Das Risiko für einen hohen Körpermasseindex im frühen Leben ist in den USA am höchsten. Dieses wird als 11 Prozent und bis 2035 auf 14 Prozent geschätzt. In Großbritannien wird Adipositas im frühen Leben 10 Prozent des Bevölkerungsrisikos für multiple Sklerose ausmachen. Wenn also bestätigt wird, dass diese Beobachtungen kausal sind, behaupten die Autoren, dass die Verringerung der Prävalenz dieser modifizierbaren Lebensstil-Risikofaktoren wahrscheinlich einen wichtigen Einfluss auf die Sklerose-Inzidenz sowie andere nicht übertragbare Krankheiten hat. Die Studienergebnisse unterstreichen das Potenzial, die Inzidenz von Sklerose weltweit durch gezielte Strategien im Bereich der öffentlichen Gesundheit zu verringern.

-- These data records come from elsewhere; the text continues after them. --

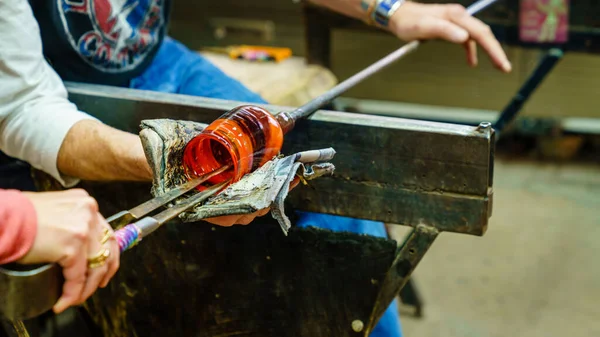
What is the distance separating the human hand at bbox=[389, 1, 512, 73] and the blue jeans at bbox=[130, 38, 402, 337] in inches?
14.3

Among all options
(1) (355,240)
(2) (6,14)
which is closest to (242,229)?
(1) (355,240)

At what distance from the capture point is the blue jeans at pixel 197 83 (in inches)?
48.0

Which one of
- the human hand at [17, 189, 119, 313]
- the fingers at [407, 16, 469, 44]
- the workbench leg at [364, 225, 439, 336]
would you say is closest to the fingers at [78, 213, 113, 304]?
the human hand at [17, 189, 119, 313]

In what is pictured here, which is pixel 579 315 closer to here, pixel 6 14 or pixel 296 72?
pixel 296 72

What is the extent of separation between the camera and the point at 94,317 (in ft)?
4.00

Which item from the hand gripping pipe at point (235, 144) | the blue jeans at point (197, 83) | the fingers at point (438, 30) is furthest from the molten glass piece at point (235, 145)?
the fingers at point (438, 30)

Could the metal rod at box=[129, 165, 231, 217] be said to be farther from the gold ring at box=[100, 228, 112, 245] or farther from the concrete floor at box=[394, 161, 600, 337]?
the concrete floor at box=[394, 161, 600, 337]

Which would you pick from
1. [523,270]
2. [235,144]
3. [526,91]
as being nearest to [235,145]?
[235,144]

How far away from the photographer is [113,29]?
119 cm

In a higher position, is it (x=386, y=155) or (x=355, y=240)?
(x=386, y=155)

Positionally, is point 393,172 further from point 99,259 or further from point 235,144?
point 99,259

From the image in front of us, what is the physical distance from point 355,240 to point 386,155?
0.14 m

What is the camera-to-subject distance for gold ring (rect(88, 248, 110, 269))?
62 centimetres

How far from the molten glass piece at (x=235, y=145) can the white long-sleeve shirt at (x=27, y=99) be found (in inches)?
9.5
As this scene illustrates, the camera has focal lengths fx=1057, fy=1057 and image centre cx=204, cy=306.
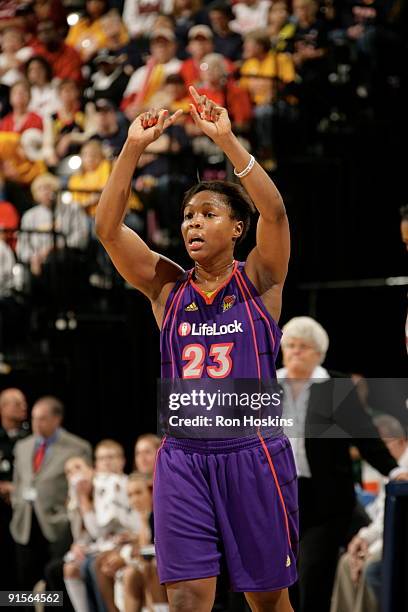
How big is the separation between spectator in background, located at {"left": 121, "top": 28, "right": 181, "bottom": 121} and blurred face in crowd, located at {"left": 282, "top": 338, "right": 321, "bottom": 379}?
15.7ft

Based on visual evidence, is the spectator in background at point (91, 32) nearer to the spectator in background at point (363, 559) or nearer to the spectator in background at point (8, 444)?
the spectator in background at point (8, 444)

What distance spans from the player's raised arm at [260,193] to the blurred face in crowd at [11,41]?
26.6ft

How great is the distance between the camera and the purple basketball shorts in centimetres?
353

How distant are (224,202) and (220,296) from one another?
344mm

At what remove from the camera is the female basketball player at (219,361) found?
3.55 m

kinderarzt beim abklatschen mit kleiner patientin und ihrer mutter

Es sind also nicht nur Krebs und Herzerkrankungen, die durch Rauchen und Fettleibigkeit beeinflusst werden. Der Fokus auf Erkrankungen, die im frühen Erwachsenenalter auftreten, kann bei jüngeren Menschen, deren Lebensstil sich auf das Risiko künftiger Krankheiten auswirkt, eine größere Resonanz finden. Eine Einschränkung der Studie besteht darin, dass es sich um eine Beobachtungsanalyse von Daten handelt. Die Wahrscheinlichkeit einer direkten Verursachung von Rauchen oder eines hohen Körpergewichts bei Sklerose-Inzidenz wurde nicht bestimmt.